And to some extent, there was validity to this claim when under-performers or season no-shows like Brandon Crawford, Brandon Belt and Freddy Sanchez all cracked the top five in votes at their position.
But when the 2012 All-Star Game ended with the National League's largest margin of victory ever, it was Giants players that played the biggest role in the 8-0 victory over the American League.
Melky Cabrera, who was voted in over arguably the best-hitting outfielder this season, Andrew McCutchen, leapfrogged into the starting lineup in the final days after a surge in votes and earned the Most Valuable Player award after going 2-for-3 with a home run, two runs batted in and two runs scored.
Pablo Sandoval, who was voted in over arguably the best NL third baseman this year, David Wright of the New York Mets, went 1-for-2 at the plate with a triple, three runs batted in and a run scored. Wright finished 0-for-2 with a strikeout.

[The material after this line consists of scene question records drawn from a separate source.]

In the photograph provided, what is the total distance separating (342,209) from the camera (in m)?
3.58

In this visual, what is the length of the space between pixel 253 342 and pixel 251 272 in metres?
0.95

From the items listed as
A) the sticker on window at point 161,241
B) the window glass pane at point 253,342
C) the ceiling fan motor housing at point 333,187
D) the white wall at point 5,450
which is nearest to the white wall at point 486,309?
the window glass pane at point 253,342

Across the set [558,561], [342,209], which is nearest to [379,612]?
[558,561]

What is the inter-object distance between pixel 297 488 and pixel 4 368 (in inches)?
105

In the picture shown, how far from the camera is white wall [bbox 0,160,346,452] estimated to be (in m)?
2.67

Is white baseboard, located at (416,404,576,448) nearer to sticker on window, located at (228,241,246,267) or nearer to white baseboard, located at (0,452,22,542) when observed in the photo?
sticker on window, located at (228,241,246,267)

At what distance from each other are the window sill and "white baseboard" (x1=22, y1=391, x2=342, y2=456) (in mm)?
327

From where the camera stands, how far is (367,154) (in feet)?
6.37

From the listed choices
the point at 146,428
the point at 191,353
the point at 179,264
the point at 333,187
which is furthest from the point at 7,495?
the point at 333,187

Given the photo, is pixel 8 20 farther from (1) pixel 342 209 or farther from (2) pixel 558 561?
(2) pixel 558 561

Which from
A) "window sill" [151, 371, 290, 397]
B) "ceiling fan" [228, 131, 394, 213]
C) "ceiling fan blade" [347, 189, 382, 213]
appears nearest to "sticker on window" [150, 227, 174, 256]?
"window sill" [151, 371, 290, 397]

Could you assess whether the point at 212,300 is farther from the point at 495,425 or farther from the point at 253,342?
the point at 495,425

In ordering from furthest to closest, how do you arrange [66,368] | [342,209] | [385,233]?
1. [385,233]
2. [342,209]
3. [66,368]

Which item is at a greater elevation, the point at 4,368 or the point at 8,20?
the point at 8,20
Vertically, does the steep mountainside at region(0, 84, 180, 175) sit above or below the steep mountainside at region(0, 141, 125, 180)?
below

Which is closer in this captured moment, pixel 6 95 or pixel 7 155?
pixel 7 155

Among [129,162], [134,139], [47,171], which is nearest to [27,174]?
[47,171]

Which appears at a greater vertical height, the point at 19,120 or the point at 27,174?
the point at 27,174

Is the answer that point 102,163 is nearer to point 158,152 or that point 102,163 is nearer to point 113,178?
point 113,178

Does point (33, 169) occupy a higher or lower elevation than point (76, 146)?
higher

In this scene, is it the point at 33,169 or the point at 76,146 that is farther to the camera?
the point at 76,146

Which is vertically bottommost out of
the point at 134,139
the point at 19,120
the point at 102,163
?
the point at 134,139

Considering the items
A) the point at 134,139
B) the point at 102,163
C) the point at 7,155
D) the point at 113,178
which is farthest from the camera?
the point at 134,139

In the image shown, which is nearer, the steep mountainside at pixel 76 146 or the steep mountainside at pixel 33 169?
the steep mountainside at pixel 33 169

Buster Posey, who was voted to start over two catchers with higher averages and home run totals this year, St. Louis Cardinals' Yadier Molina and Philadelphia Phillies' Carlos Ruiz, caught five scoreless innings and scored a run on Sandoval's triple.
Jamie Squire/Getty Images
ASG election of "Kung Fu Panda" shows the value of a cute nickname. Surprised Giants fans didn't elect a "ball dude" to start at 3B.
I'd bet Alderson wasn't too happy either when NL manager Tony La Russa selected Giants' pitcher Matt Cain to start the game over the Mets' R.A. Dickey—who leads the NL in wins and WHIP while being second in strikeouts and fourth in earned run average—primarily because Posey isn't experienced in catching a knuckleball and Posey was voted in as a starter.
But at the end of the day, it was Cabrera and Sandoval who batted in five of the eight runs the NL scored.
It was Matt Cain who pitched two scoreless innings for the NL to set the tone for the rest of the NL's pitching to provide more of the same.
You can argue that statistically Dickey and Wright should have started over Cain and Sandoval.
You can argue that statistically Ruiz and Molina should have started over Posey.
You can argue that McCutchen should have started over Cabrera.
But you can't argue that the Giants' All-Star representatives didn't do their jobs and provide the largest single-team contribution in this year's All-Star Game.
Giants fans may have stuffed the ballots, but at the end of the day the National League won and it was the Giants' players who stuffed the box score.
And I suspect that's all the validation one of the loyalest fanbases in baseball will need.